The two did their glance-trade, in which Doug handed the explanation duty to Gus. While his friend related their story in the short form they had used for Theano and Rook, Doug crouched down and held out his hand to a big black and brown tabby tom who was strolling over with clear intent to investigate.

The tom sniffed Doug’s fingers, then looked him in the face. Doug gave the slow blink that is a feline smile. The cat moved in for scritches. Doug was aware of Whittington’s gaze on him.

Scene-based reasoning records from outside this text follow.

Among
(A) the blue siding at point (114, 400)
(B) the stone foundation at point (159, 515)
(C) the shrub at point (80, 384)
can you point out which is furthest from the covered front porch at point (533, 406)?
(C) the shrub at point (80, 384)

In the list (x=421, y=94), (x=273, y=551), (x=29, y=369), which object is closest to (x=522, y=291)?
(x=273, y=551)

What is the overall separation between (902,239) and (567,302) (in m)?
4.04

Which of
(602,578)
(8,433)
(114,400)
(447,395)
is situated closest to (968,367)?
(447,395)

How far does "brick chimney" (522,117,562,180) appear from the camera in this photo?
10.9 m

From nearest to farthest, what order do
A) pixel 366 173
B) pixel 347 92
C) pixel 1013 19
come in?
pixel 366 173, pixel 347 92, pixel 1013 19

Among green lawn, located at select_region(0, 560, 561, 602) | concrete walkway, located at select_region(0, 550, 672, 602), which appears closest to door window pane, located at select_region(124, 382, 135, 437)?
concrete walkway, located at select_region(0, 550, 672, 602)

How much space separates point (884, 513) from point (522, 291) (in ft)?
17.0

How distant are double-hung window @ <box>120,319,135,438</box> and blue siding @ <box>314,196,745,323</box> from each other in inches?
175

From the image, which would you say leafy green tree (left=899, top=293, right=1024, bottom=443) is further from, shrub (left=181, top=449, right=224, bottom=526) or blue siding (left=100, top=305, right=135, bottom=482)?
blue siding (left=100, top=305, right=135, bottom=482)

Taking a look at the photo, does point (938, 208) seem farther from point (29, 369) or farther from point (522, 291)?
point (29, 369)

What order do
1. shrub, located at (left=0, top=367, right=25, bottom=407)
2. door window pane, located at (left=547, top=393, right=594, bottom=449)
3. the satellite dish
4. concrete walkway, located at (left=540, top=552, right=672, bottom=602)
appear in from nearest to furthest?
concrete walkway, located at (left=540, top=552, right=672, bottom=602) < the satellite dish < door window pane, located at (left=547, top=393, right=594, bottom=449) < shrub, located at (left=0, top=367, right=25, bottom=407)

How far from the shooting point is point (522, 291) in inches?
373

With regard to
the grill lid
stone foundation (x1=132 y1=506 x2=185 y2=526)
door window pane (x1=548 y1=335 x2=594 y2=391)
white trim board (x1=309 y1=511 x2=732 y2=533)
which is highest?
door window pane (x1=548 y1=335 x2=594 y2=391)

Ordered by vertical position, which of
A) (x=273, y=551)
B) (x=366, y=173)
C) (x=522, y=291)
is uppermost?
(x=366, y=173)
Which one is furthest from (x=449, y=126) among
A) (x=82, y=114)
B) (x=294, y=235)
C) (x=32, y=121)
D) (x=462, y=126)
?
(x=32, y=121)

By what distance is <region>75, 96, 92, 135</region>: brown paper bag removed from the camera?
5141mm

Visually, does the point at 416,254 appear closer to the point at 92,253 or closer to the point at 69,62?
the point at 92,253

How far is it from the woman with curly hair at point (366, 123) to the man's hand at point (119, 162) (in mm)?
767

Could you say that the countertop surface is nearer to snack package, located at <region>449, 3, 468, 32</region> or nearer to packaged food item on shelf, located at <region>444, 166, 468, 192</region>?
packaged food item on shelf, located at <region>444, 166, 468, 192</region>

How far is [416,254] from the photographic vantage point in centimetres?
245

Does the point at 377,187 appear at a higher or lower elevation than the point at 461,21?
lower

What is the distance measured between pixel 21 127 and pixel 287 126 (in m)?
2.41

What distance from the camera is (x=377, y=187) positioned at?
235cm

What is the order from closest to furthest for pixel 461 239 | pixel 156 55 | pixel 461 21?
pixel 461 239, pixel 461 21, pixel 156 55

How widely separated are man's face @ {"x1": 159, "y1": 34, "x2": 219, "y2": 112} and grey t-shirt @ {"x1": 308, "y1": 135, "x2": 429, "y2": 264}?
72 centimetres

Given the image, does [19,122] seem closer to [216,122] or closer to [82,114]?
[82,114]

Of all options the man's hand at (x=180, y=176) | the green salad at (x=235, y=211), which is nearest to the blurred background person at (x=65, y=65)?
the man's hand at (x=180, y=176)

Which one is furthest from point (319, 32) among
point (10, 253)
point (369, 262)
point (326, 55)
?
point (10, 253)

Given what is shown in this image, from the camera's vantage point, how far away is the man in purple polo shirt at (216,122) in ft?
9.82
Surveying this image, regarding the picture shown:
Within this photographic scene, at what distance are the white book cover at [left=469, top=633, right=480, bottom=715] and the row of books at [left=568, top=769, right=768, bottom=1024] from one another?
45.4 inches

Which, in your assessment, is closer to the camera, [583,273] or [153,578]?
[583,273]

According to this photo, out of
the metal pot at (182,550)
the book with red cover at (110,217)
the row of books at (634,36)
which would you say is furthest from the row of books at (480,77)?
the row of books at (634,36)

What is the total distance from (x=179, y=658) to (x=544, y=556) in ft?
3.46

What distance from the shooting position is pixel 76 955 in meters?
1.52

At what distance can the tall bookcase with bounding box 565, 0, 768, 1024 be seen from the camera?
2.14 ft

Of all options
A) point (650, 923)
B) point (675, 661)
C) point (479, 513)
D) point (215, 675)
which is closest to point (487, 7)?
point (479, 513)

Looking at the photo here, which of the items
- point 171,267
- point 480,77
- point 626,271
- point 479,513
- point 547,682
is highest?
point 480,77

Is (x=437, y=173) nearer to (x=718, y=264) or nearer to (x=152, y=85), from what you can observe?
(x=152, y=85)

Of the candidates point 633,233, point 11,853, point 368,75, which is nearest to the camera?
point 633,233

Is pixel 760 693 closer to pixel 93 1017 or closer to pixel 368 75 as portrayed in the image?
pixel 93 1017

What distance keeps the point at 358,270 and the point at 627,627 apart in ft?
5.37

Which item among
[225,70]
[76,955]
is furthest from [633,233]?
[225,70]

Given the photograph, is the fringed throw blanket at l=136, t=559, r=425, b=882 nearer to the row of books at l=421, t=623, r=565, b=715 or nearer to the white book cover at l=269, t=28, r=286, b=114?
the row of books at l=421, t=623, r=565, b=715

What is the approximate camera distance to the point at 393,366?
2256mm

Shortly, Gus reached the point in the story where they demonstrated their alternate shapes. Still crouched, Doug saw his friend’s foot enlarge and grow scaly. He rose with the cat, which made no objection. For the sake of his passenger, he turned as slowly as possible. The cat took no notice.

Whittington did. She stared at their changes but showed less surprise than had Johns. Not all the other cats took it as easily as Doug’s guest. One cat jumped from the rolling barrel and ran off, as did a couple of by-standers. One of the gymnasts dropped off and crouched, staring.

“So, what kind of fay are you?” she asked.

“As far as we know,” said Gus, “this shape was made up by a shapecaster working for the fay who kidnapped us.”

“We call it lungmao, dragon-cat,” said Doug. “But that’s just to have a word for it. Who’s this, by the way?” He petted the cat in his arms, who was now purring.

Whittington said, “I think your shapes might qualify as rĂ­astrad, warp-spasms. Special battle-forms. The word’s from Gaelic. And that’s Bombur you’re holding. Here, toss him to me.”

“Toss?” asked Doug.

“Yeah. Just give him a little bounce once or twice to let him know what’s coming, then toss.”

Doug obeyed. When he jogged Bombur in his arms in preparation, the cat perked up and tensed. Doug tossed and Whittington caught. Bombur landed neatly and immediately turned around in her arms, ready for the next launch. “Here,” said Whittington to Gus, and tossed.

Gus caught, though not as gracefully, laughed, turned, and tossed to Doug. After three circuits, Whittington put the cat down. He sat at her feet and stared at the newcomers some more.

“He’s one of my attack cats,” she said. “But he knows when we’re just practicing, playing.” Lungmao faces register surprise even better than human ones do: it’s the expressive ears. She laughed. “It’s very effective, especially as a surprise attack. Which it usually is.”

“I expect,” agreed Doug.

“Holy crow! I bet!” said Gus. “He lands scratching, right?”

“And yelling. And biting if opportunity presents itself. Then he leaps off and runs away. You two ought to have a pretty good surprise factor, too.”

Gus nodded. “As in ‘What the hell is that?’”

“Yes, but also the changing itself. Can you change fast enough to do it in the middle of a fight?”

Beat. Their gi jackets fluttered down onto their human shoulders.

“Right! Well, welcome aboard.”

II

They met the acrobats en masse. They were practicing on the safety net, using it as a trampoline. In the course of nature, the net did not have enough bounce for that, but that was only the course of nature.

“Loopers,” said Gus, watching two slim figures join hands in mid-air, then twirl heads over heels for rather too long. “Wind mages.” Two more figures climbed into the net and began bouncing, working up improbable amounts of altitude. All four wore costumes with bold black-and-white diamond patterns.

“Quite right,” said Rook, showing up next to Theano. “This is the first half of practice. They keep their levitation skills up. In the second half, they run through their show routine and practice not using too much levitation, so as to look merely spectacular, not unbelievable.”

A fifth figure jumped into the net. She performed five bounces, each accompanied by pointed toes and arched back, and was by then on a level with the pair that was currently highest. They were doing a mid-air dos-si-dos but opened it up to let her in. The three dove into the net together and somehow concentrated their joint energy in the newcomer, who went rocketing up.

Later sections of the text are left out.